Arthur wird wegen eines Verbrechens, das er nicht begangen hat, zum Tod verurteilt. Seine Freundin sieht, von weitem, wie er am Schaffott die letzten Worte spricht. Es ist ein Zitat aus dem Titelsong des Films ,,Pennies from Heaven``. Niemand schätzt den blauen Himmel, wenn es nicht hin und wieder regnet. Schlechtes Wetter ist darum nicht negativ. Regentropfen sind ,,pennies from heaven``, um die man sich gutes Wetter kaufen kann. An dieser Stelle kulminiert die traurige Geschichte des Helden mit einer Einstellung auf die Freundin, die hinter einem Fenster steht. Die Exekution ist als Übergang deklariert; Steve Martin singt ein bewegendes Solo, das mit ,,...for you and me`` verklingt. Schnitt auf ein Schattenmuster. Aus dem dunklen Hintergrund läuft Arthur nach vorne, in einen Lichtkegel. Schnitt auf Eileen vor einer prächtig roten Wand. ,,Arthur, was machst Du hier?`` Steve Martin, glücklich lächelnd: ,,Wir hätten das alles doch nicht ausgehalten ohne Happy End.`` Sie fallen einander in die Arme, Musik setzt ein, Schnitt zu einer choreographierten Szene. Im Trupp sitzen Revuegirls am Boden und strecken nach einem anderen Song die Beine in die Höhe. ,,You have to laugh a little ... cry a little ... that's the story of, that's the glory of love.`` Als Kopfbedeckung trägt die Partie die Attrappe eines Pennys, der Film schließt mit Tanzeinlagen, Liebesduett und Regenbogen vor Wolken, freiem Himmel, Sonne.

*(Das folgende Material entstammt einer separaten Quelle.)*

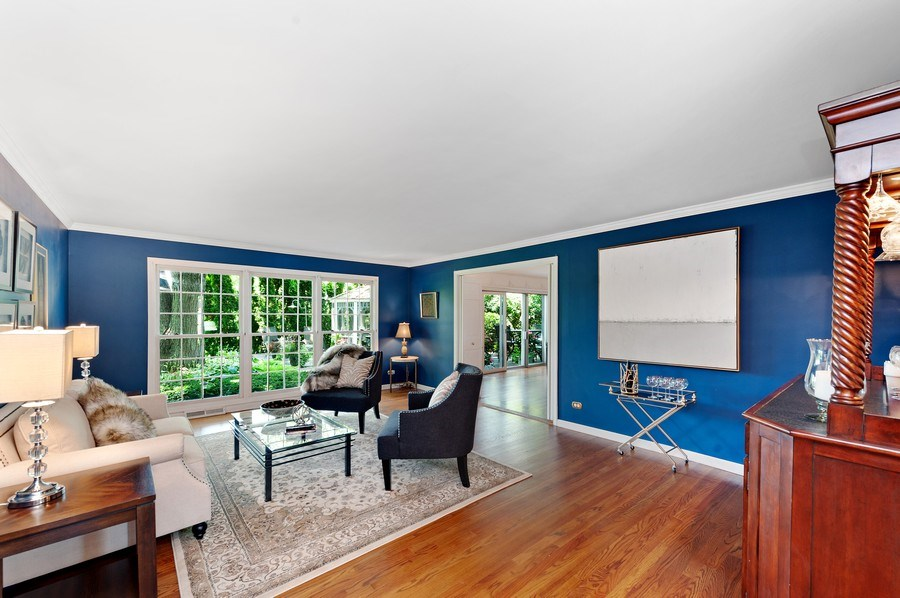 Real Estate Photography - 1141 Oak Ridge Circle, Barrington, IL, 60010 - Living Room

Stanley Cavell, ein wohlmeinender Exeget des Films, hält dieses Ende für verfehlt. Er hätte nichts dagegen, wenn der Gouverneur mit heulenden Sirenen vorgefahren wäre und die Begnadigung verkündet.

Stattdessen gleitet der Film in einen Abschluß, in dem der Held ohne Anlaß in der Erzählung selbst wieder bei seiner Freundin auftaucht und so ungefähr sagt: ,,Wir haben zu hart gearbeitet um uns kein Happy End zu verdienen.`` Das kommt mehr oder weniger darauf hinaus, anzunehmen, daß die Konven­ tionen, die dem Film seine Überzeugungskraft verleihen, willkürlich verfügbar sind. (Cavell (1995, S. 27). Cavells paraphrasiertes Zitat überspielt die Tatsache, daß seine Bemerkungen sich auf eine einzige Vorführung des Filmes stützen. Er reflektiert diesen Mangel selbst und setzt ihn zur Vergänglichkeit des Kino-Erlebnisses in Beziehung. In einem Beitrag aus dem Jahre 1983 mag das angehen. Beim Wiederabdruck 1995 ist es nicht mehr vertretbar.)

Tatsächlich ist das der entscheidende Punkt. Cavell weist zu Recht darauf hin, daß ,,Pennies from Heaven`` eine ironische Genre-Produktion ist, deren Distanz von Hollywood indirekt an der Zugkraft der ungebrochenen Exemplare partizipiert. Im Hinblick darauf wäre auch ein begütigender Schluß erlaubt, solange er sich im Rahmen der artifiziellen Welt des Musicals hält. Potter geht einen Schritt weiter und es ist instruktiv zu sehen, daß er zu einem Abschluß führt, den der Filmtheoretiker Cavell glatt ablehnt.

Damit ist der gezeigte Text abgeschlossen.